Menu

A Foggy Farewell

RuSpace November 6, 2025 Blog, Farewell
Share:

It was a foggy day — the kind where time slows, and the air feels heavy with memory.

It happened suddenly. A call in the quiet morning — my maternal uncle was gone. The words echoed, distant and unreal. Within hours, we were on the road, winding through hills soaked in drizzle and silence, heading home for the last rites in my village.

By the time we arrived, the mist had wrapped itself around everything — trees, rooftops, and memories alike. The paddy fields stood almost ready for harvest, their golden tips swaying softly in the drizzle. Every stalk bent, heavy with grain and rain.

Somewhere between the fog and the earth, life and loss intertwined.

Across the field, I saw people gathering. There was a stillness to their movement — quiet, purposeful, tender. The smoke from the cremation site curled upward, merging with the mist until both became the same pale grey. The sound of the chants blended with the hum of water trickling through the fields.

Water moved gently through the fields, carrying stories only the land could hear.

My uncle’s life was simple, rooted in soil and kindness. He was a man of few words, but every harvest, every tree, every patch of green seemed to remember him. As the fire burned softly through the rain, I thought of his hands — how they had tilled, planted, built, and blessed. Now, the same soil was taking him back.

Through the mist, the path led to farewell — a walk between worlds.

The fog grew thicker as the day passed, folding around the village like a blanket. The drizzle continued — not quite rain, but enough to make the air shimmer. The fields stood quiet, patient, as if bowing to the rhythm of life and loss.

Even in fog, one tree stood — solitary, certain, and still.

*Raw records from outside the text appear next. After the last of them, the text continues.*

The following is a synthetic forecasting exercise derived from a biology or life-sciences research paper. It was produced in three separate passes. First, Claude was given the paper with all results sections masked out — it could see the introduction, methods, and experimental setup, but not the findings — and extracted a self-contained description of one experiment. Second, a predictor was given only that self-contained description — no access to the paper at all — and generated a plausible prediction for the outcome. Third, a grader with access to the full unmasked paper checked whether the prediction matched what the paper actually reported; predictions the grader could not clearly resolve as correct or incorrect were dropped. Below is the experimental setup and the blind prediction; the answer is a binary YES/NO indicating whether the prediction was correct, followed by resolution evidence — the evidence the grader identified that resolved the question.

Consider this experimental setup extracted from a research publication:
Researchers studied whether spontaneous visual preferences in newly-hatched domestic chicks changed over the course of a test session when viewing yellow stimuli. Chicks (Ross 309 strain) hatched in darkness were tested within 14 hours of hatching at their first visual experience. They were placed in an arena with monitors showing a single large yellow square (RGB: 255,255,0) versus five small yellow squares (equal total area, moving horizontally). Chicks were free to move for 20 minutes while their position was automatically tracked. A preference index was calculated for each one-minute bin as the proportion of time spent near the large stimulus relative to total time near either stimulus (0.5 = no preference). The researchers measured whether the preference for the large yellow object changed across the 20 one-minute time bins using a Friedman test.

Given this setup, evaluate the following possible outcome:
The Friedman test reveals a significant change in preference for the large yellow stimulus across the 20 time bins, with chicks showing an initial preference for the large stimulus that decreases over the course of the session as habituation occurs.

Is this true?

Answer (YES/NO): NO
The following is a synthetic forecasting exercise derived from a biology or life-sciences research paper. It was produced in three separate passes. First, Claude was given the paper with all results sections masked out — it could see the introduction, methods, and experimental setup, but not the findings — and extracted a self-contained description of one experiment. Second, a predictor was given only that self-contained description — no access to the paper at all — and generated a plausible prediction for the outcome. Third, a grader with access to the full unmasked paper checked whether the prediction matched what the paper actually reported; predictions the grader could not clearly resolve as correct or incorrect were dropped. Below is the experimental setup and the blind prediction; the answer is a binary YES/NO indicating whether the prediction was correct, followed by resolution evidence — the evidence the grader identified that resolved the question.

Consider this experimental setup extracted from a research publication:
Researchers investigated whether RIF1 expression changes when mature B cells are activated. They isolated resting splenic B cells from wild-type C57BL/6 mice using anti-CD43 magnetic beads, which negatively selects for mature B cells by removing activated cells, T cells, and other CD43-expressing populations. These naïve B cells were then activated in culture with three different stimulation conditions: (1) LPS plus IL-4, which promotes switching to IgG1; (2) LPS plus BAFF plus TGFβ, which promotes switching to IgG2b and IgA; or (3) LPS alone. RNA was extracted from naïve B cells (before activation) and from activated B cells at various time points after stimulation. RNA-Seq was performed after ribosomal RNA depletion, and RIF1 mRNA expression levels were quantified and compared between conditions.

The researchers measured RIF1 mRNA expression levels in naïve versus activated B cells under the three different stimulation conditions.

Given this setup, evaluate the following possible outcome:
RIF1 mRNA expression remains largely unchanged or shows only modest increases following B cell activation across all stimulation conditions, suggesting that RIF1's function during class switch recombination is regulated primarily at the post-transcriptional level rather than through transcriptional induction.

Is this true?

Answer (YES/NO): NO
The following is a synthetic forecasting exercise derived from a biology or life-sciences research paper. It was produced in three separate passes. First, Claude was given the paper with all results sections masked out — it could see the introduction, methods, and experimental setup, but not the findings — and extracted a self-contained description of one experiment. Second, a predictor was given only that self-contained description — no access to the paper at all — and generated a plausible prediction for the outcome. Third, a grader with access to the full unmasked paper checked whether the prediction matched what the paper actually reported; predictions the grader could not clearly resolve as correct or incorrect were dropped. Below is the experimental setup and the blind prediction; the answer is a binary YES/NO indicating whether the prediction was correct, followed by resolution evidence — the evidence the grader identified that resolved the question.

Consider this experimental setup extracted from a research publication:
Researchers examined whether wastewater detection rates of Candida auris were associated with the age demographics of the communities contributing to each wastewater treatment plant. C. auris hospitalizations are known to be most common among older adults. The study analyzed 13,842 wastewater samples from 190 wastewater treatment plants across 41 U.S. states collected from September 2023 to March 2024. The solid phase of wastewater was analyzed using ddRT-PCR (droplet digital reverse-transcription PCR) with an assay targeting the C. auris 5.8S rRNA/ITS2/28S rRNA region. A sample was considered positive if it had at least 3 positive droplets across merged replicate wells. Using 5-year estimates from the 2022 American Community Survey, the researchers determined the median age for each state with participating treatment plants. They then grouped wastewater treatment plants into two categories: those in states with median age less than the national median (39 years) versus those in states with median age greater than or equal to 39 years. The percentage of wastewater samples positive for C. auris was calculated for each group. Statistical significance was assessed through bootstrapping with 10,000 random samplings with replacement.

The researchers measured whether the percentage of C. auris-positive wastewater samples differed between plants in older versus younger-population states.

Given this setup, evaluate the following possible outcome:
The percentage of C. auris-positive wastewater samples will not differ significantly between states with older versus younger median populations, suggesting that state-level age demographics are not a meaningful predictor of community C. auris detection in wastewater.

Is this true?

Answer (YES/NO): NO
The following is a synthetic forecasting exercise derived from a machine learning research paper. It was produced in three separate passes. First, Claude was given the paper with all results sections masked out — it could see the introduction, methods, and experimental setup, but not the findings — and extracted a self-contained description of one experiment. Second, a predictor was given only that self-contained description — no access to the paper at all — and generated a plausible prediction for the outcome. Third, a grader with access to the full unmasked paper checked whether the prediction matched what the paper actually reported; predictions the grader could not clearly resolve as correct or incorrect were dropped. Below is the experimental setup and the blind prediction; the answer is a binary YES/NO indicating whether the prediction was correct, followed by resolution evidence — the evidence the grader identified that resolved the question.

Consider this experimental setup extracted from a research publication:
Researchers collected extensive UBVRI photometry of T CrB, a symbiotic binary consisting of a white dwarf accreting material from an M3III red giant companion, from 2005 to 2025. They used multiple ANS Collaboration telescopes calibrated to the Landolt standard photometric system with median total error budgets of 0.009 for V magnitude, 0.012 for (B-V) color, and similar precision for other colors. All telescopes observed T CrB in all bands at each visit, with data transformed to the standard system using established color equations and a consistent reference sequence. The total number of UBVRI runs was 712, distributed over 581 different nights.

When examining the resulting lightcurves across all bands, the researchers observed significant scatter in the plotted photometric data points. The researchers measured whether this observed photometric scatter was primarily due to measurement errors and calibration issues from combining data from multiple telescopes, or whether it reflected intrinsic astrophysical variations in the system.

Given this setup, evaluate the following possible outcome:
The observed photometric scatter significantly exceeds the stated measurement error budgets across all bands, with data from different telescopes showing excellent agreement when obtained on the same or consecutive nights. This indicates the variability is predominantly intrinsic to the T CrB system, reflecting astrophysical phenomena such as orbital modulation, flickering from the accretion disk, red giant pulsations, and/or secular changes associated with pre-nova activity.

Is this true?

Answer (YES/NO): YES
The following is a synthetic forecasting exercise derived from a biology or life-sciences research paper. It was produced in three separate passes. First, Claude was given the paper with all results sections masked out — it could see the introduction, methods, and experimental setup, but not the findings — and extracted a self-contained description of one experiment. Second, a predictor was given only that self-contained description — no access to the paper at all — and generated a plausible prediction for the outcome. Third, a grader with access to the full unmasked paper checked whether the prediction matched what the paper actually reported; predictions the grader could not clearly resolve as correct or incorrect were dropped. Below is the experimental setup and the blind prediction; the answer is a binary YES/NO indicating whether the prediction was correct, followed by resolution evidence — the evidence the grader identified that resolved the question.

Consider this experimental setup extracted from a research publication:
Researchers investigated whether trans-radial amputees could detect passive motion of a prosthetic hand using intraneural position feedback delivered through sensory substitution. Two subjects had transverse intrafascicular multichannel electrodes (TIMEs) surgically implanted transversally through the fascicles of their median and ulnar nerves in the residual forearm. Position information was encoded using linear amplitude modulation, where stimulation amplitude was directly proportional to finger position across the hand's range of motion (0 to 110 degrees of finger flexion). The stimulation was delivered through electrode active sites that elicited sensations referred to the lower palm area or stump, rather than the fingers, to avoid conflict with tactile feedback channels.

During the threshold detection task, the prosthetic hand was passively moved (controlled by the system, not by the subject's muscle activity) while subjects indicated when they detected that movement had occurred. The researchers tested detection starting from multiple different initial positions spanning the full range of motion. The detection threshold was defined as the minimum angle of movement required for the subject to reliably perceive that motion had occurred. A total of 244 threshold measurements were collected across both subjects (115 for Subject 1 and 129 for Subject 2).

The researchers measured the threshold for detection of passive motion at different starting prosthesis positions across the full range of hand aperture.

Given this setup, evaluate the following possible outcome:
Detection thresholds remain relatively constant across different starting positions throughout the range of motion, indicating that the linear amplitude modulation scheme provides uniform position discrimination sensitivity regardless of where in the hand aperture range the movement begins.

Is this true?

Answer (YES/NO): YES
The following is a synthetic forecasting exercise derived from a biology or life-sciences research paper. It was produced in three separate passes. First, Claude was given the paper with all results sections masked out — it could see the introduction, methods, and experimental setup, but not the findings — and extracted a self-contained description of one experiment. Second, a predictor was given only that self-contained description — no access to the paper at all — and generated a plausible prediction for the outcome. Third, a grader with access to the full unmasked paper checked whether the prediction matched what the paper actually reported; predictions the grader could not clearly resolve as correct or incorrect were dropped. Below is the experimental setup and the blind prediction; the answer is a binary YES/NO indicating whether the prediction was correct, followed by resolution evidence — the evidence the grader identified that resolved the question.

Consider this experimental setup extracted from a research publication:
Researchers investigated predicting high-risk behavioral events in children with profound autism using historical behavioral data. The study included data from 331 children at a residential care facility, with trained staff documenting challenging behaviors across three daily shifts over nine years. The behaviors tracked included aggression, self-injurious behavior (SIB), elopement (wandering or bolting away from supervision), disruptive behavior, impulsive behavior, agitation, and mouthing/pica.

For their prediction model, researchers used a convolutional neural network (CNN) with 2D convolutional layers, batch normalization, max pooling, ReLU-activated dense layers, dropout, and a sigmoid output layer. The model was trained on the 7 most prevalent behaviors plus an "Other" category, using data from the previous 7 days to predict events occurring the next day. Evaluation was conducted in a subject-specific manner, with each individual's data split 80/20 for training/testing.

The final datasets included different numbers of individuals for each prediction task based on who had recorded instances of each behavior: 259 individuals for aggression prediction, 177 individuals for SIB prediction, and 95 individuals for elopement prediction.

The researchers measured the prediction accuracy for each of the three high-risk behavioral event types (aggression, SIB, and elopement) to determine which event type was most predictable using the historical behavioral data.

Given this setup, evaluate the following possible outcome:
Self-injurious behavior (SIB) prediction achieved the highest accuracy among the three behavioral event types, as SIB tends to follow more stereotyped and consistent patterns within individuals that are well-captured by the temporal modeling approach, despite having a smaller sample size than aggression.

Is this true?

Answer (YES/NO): NO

There’s something about grief that doesn’t need sound. Sometimes, it’s just the whisper of wind through the paddies, the soft hiss of drizzle on leaves, or the faint echo of voices fading into fog. I stood there for a long time, not speaking, not moving — just breathing in the stillness.

The road back felt endless — green fading into grey, silence following every step.

By evening, the fire had turned to embers, and the village had gone quiet. The fields shimmered faintly under a pale sky. Maybe, I thought, this is what peace looks like — not absence, but return.


🌫️ A Memory in Mist

As we left, I looked back one last time. The fog had lifted slightly, just enough for me to see the horizon — wide, golden, and endless. Somewhere out there, the fields would bloom again, and in their quiet rhythm, his memory would keep growing.

Life flows on, quietly — like water through roots, like love through memory.